Migrating from DynamoDB | ScyllaDB Docs

Migrating from DynamoDB¶

Assuming that all features required by the application are supported by ScyllaDB (irrespective of which API you choose), the level of effort should be minimal. The process typically involves lifting your existing DynamoDB tables’ data and then replaying changes from DynamoDB Streams to ScyllaDB. Once that is complete, you update your application to connect to ScyllaDB.

Migrating from DynamoDB to Alternator¶

As the migration target leverages the same API as the source, no transformation is required on the data. The overall steps are:

Enable dual writes (or DynamoDB Streams)
Migrate historical data
If relying on DynamoDB Streams, replay streams after historical data migration is done

ScyllaDB’s Migrator is a very powerful tool to help users migrate from DynamoDB into ScyllaDB Alternator, as well as from Cassandra to ScyllaDB using CQL.

Check out ScyllaDB Migrator at the GitHub repo as well as the ScyllaDB University lesson

Step 1: Enable Dual Writes¶

Use DynamoDB-compatible API libraries such as Boto3, Java AWS SDK, or Golang SDK. No driver changes are needed.
Configure your application to write to both AWS DynamoDB and the Alternator cluster simultaneously.
Ensure both databases receive all writes and implement retry mechanisms for consistency.
Alternatively, use DynamoDB Streams to replicate live writes:
1. Enable DynamoDB Streams to capture write events.
2. Use AWS Lambda or an external function to replay these writes into the Alternator cluster.

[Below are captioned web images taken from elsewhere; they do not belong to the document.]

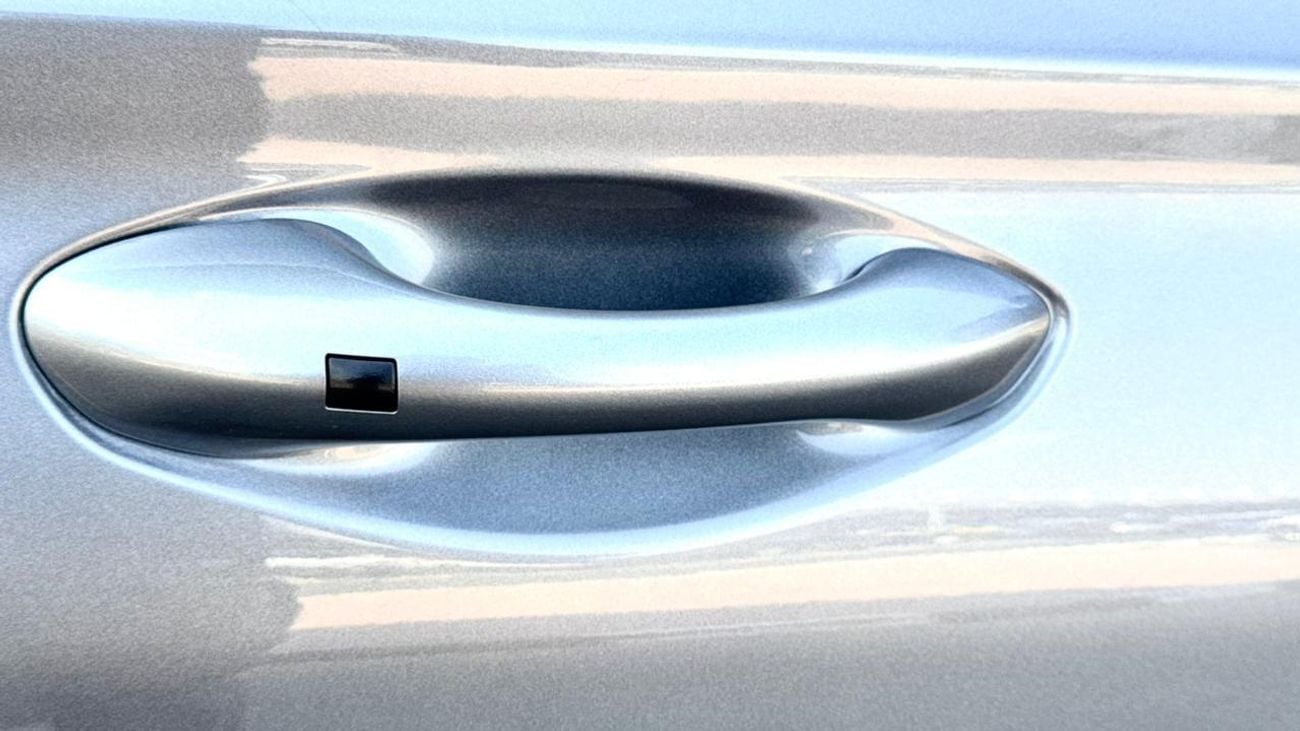 Hyundai Santa Fe 2.0T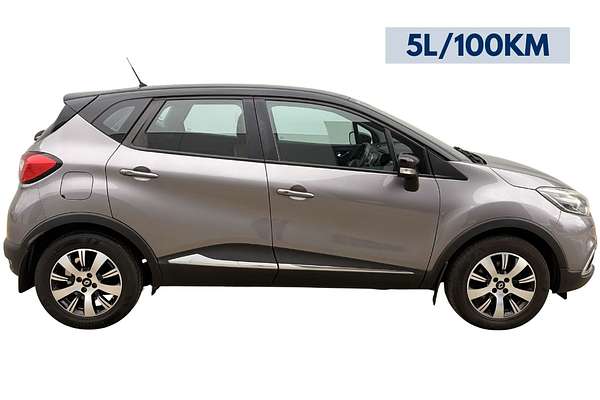 2016 Renault Captur Expression J87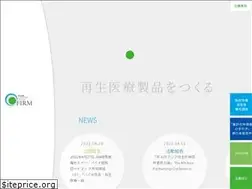Sites similar to firm.or.jp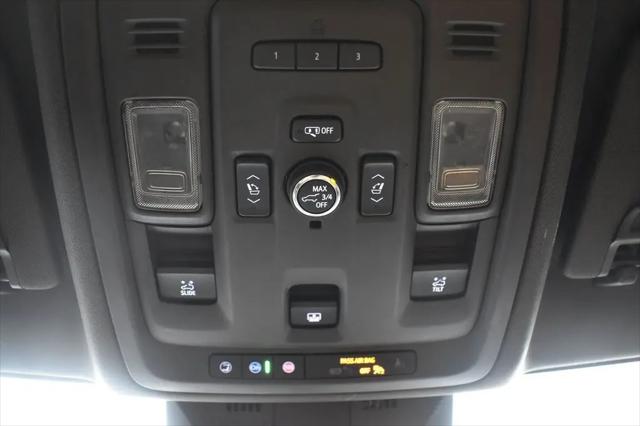 2021 Cadillac Escalade 4WD Sport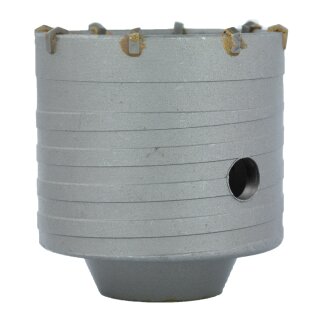 Schlagbohrkrone für leichte Hämmer - Ø 68 mm / M22 innen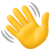 Icon Hand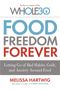 Melissa Hartwig: Food Freedom Forever, Buch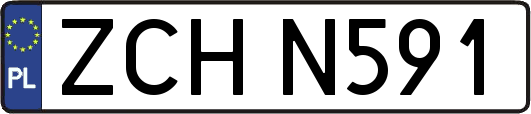 ZCHN591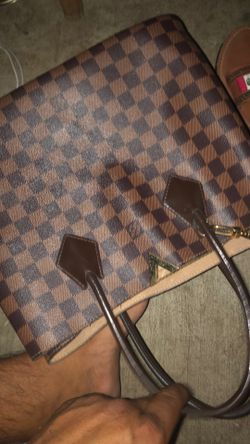 LV.  Bag. 1400 Loud Vutton O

Step 2: Migrate Historical Data (Lift and Shift)¶

Use Spark or similar tools to scan the entire DynamoDB table.
Alternatively, export data to Amazon S3 and then import the backup into Alternator.

Warning

Be mindful of Read Capacity Units (RCUs) to avoid throttling and high costs.

Note

Libraries that leverage the DynamoDB API also work with Alternator. That includes:

Python boto3, Java AWS SDK, golang AWS SDK
Kafka Streams Connector
NoSQL Workbench
Spark connectors

Step 3: (If using DynamoDB Streams) Replay Streams¶

Use ScyllaDB Migrator to replay DynamoDB Streams

Step 4: Validation¶

Dual-read from both sources, in parallel or in shadowed mode, to ensure consistency
If inconsistencies are found, map and correct them

Step 5: Phase out the previous database¶

As soon as you are confident with the migration, phase out the old database to avoid costs

Migrating from DynamoDB to CQL¶

When migrating from DynamoDB to CQL, table design must be adjusted to meet CQL’s schema and types.

As you plan the migration, map out all Item attributes in DynamoDB and their types in CQL.

Spark is a great way of performing the ETL necessary for the migration. You can leverage ScyllaDB’s Spark Connector, which relies on its exclusive shard-aware driver, to ensure maximum performance when communicating with ScyllaDB.

Step 1: Enable Dual Writes¶

Keep using DynamoDB-compatible APIs for writing to DynamoDB.
Use ScyllaDB CQL libraries for writing to ScyllaDB.
Configure your application to write to both DynamoDB and Scylla CQL in parallel.
Use ScyllaDB’s shard-aware drivers for optimal performance.

Step 2: Migrate Historical Data¶

Read historical data directly from the DynamoDB table or use S3 exports.
Convert DynamoDB’s schema-less data to Scylla’s schema-enforced format.
Apply ETL transformations to align data types between DynamoDB and CQL.

To optimize CQL performance:

Use ScyllaDB’s shard-aware drivers (enabled by default), which are available for C, Python, Go, Java, and other languages.
Ensure rack-awareness to minimize cross-AZ traffic to reduce cost and optimize latency.